Sarvam is also a key member of NVIDIA’s Nemotron Coalition, an elite group of global firms developing open-source foundation models. For NVIDIA, Sarvam is the gateway to ensuring that the next billion AI users are running on green-and-black silicon.

HCLTech’s survival pivot

For HCLTech, the $150 million lead investment is a defensive masterstroke. The traditional IT outsourcing model – “bodies in seats” doing manual coding and back-office tasks, is under existential threat from AI automation. By integrating Sarvam’s foundational models into their “AI Factory,” HCLTech can offer something no global consultancy can – a deeply localised AI that can automate a hospital’s patient records in Tamil or a logistics firm’s fleet management in Gujarati.

It seems that HCLTech isn’t just investing in a startup but buying an insurance policy. They are transforming from a service provider into an AI orchestrator.

Sarvam Indus to bridge the digital divide

The culmination of this journey is the Indus app—Sarvam’s answer to the consumer AI race. But unlike ChatGPT, which feels like a blank cursor, Indus feels like a digital assistant that actually knows where you are from.

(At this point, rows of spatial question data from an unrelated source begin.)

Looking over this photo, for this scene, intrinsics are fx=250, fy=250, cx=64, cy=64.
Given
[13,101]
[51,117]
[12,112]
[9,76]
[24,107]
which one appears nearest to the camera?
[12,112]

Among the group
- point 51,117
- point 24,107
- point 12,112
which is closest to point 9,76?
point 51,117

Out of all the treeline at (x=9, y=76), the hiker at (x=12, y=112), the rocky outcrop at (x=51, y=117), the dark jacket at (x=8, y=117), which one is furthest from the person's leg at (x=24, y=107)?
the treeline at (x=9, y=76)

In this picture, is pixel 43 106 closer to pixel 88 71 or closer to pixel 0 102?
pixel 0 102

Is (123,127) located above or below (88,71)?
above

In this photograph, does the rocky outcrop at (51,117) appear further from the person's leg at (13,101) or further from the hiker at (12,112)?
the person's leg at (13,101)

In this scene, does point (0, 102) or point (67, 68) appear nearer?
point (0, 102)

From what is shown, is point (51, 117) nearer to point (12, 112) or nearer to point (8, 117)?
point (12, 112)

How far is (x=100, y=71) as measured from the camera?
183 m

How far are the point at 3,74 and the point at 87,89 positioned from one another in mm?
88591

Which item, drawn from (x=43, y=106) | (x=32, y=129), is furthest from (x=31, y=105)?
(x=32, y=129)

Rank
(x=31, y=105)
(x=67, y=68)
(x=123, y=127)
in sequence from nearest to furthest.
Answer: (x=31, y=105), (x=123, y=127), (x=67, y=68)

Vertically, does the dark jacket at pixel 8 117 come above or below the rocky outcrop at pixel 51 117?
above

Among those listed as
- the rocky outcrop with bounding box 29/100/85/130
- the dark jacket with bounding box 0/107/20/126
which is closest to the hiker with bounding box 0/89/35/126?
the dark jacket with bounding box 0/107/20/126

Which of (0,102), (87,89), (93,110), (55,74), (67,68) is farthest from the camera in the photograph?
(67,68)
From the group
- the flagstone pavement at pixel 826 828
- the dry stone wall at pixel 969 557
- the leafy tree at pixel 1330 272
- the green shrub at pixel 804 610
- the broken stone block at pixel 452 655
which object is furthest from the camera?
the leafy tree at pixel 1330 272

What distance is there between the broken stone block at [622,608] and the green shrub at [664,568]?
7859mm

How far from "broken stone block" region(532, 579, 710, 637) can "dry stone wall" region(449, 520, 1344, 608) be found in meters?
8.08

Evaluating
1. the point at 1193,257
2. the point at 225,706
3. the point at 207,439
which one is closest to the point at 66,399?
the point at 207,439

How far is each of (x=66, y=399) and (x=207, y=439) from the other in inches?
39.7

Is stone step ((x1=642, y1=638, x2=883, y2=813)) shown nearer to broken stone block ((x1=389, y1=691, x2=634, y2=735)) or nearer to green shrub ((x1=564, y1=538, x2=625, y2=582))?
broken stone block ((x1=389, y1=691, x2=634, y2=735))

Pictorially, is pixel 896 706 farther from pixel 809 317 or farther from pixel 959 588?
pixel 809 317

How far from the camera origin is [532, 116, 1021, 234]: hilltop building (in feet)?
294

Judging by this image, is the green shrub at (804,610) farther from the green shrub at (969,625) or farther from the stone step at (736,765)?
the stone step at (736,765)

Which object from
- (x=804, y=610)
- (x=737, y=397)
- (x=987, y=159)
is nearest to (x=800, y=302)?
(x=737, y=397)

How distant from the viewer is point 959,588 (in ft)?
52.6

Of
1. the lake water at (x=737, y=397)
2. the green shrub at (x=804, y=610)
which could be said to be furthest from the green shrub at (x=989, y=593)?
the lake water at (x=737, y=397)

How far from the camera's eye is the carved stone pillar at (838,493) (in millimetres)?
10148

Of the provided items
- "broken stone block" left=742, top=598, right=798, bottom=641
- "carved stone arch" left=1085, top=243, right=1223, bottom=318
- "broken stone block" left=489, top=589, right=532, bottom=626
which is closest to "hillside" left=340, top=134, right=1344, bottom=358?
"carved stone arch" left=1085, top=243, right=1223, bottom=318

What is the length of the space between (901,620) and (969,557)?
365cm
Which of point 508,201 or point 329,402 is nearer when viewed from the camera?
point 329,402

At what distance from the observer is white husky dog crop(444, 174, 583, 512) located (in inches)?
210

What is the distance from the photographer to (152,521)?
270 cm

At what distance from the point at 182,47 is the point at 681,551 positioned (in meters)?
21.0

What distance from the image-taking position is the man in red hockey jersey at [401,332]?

As Sarvam moves into its next phase, the challenge will be scaling these models for the “bottom of the pyramid.” While Big AI firms in the US are obsessed with reaching AGI (Artificial General Intelligence), Sarvam is focused on ‘General Utility.’

“We aren’t trying to build a god in a box,” Vivek Raghavan recently stated in a public statement. “We are trying to build a tool that speaks your language.”

With $300 million in the bank and the world’s most powerful chipmaker in its corner, Sarvam AI has officially ended the era of India being an AI consumer and begun the chapter of an AI player.